[EXERCISES TO COMPLETE]
• A. Answer these questions about the passage on real-time and general-purpose operating systems, one line each, marked (i), (ii), (iii):
(i) At about what speed does the typical 32-bit processor in the automotive telematics market run?
(ii) Who formalized the principles of security in the 1970s?
(iii) What kind of policy does a GPOS scheduler typically use to dispatch threads and processes onto the CPU?
• B. Continue the passage on real-time and general-purpose operating systems, starting right after its final sentence.

===== DOCUMENT PASSAGE =====

Sometimes, however, the answer isn’t so obvious. For example, do Internet routers, automotive infotainment systems, software defined radios and consumer appliances also need an RTOS? Often, the answer is yes, even though these systems can miss deadlines without causing loss of life or limb.
To understand why, consider a system that must satisfy quality of service requirements, such as a device that presents live video. If the device depends on software for any part of its content delivery, it can experience dropped frames at a rate that users perceive as unacceptable. Likewise, consider a system where users need or expect immediate response to input. Any delay will create user annoyance, loss of confidence in the manufacturer, or, in the case of an in-car telematics system, driver distraction. By using an RTOS, the system designer can ensure that media rendering or user feedback executes in preference to other system activities.
Some would argue that faster processors and peripherals allow a GPOS to handle such timeliness requirements. However, for reasons of cost, power consumption or heat dissipation, many systems cannot use faster hardware. In systems that ship in the thousands or millions of units, for instance, even a small reduction in per-unit hardware costs can save the manufacturer a small fortune. Case in point: In the automotive telematics market, the typical 32-bit processor runs at about 600 MHz—far slower than the desktop-class processors for which most GPOSs have been tuned.
In any case, faster hardware doesn’t always guarantee predictable performance. It can improve overall performance significantly, but often fails to improve worst-case response times to events. As a further complication, most embedded systems are moving from single-purpose designs to multi-function designs, with more applications competing for resources and greater levels of concurrency and task interaction. This rising complexity makes it difficult to design systems that behave predictably under all usage scenarios and system loads.
Security also comes into play. Many people are familiar with the principles of security (for instance, complete mediation) formalized by Anderson, Saltzer and Schroeder in the 1970s. Since then, the security community has devised several enhancements, including the need to ensure that high-priority threads or operations proceed without undue delay caused by low-priority subjects or operations. Many RTOSs incorporate a strict protocol to ensure that, if system resources become sparse, only higher-priority requests float to the top of the processing queue. They also implement a prioritization protocol to ensure that higher-priority system-level requests never get “starved” out by lower-priority events.
Honor Thy Priorities
The need for predictable response times—and for RTOSs that enable them—remains common in embedded systems. The question is, what does an RTOS have that a GPOS doesn’t? And how useful are the real-time extensions now available for some GPOSs?
Let’s begin with task scheduling. In a GPOS, the scheduler typically uses a “fairness” policy to dispatch threads and processes onto the CPU. Such a policy enables the high overall throughput required by desktop and server applications, but offers no assurances that high-priority, time-critical threads will execute in preference to lower-priority threads.
For instance, a GPOS may decay the priority assigned to a high-priority thread, or otherwise dynamically adjust the priority in the interest of fairness to other threads in the system. A high-priority thread can, as a consequence, be preempted by threads of lower priority. In addition, most GPOSs have unbounded dispatch latencies: the more threads in the system, the longer it takes for the GPOS to schedule a thread for execution. Any one of these factors can cause a high-priority thread to miss its deadlines, even on a fast CPU.

===== PROVIDED DATA =====

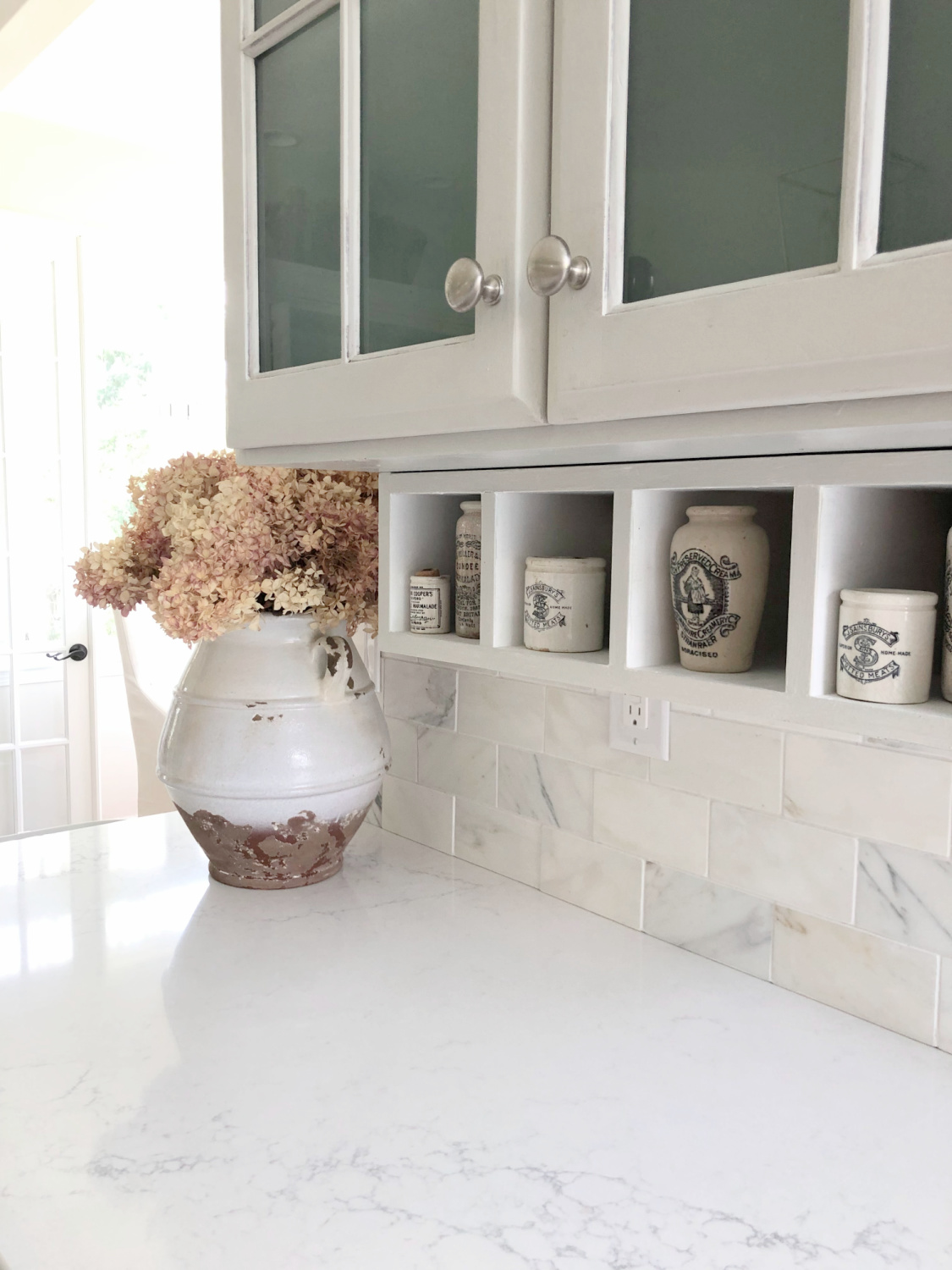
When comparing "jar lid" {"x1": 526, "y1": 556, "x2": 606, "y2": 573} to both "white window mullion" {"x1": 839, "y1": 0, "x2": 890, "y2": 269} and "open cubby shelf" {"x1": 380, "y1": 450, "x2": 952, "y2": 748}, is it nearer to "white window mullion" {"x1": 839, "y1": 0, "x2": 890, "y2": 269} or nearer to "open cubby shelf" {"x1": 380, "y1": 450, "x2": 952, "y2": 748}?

=====

[OUTPUTS IN ORDER]
• A.
(i) About 600 MHz.
(ii) Anderson, Saltzer and Schroeder.
(iii) A "fairness" policy.

• B.
In an RTOS, on the other hand, threads execute in order of their priority. If a high-priority thread becomes ready to run, it can, within a small and bounded time interval, take over the CPU from any lower-priority thread that may be executing. Moreover, the high-priority thread can run uninterrupted until it has finished what it needs to do—unless, of course, it is preempted by an even higher-priority thread. This approach, known as priority-based preemptive scheduling, allows high-priority threads to meet their deadlines consistently, even when many other threads are competing for CPU time.
In most GPOSs, the OS kernel isn’t preemptible. Consequently, a high-priority user thread can never preempt a kernel call, but must instead wait for the entire call to complete—even if the call was invoked by the lowest-priority process in the system. Moreover, all priority information is usually lost when a driver or other system service, usually performed in a kernel call, executes on behalf of a client thread. Such behavior results in unpredictable delays and prevents critical activities from completing on time.
In an RTOS, on the other hand, kernel operations are preemptible. There are still windows of time in which preemption may not occur, but in a well-designed RTOS, those intervals are extremely brief, often in the order of hundreds of nanoseconds. Moreover, the RTOS will impose an upper bound on how long preemption is held off and interrupts disabled; this allows developers to ascertain worst-case latencies.
To realize this goal, the RTOS kernel must be as simple and elegant as possible. The best way to achieve this simplicity is to design a kernel that only includes services with a short execution path. By excluding work-intensive operations, such as process loading, from the kernel and assigning them to external processes or threads, the RTOS designer can help ensure that there is an upper bound on the longest non-preemptible code path through the kernel.
In a few GPOSs, some degree of preemptibility has been added to the kernel. However, the intervals during which preemption may not occur are still much longer than those in a typical RTOS; the length of any such preemption interval will depend on the longest critical section of any modules (for instance, networking) incorporated into the GPOS kernel. Moreover, a preemptible GPOS kernel doesn’t address other conditions that can impose unbounded latencies, such as the loss of priority information that occurs when a client invokes a driver or other system service.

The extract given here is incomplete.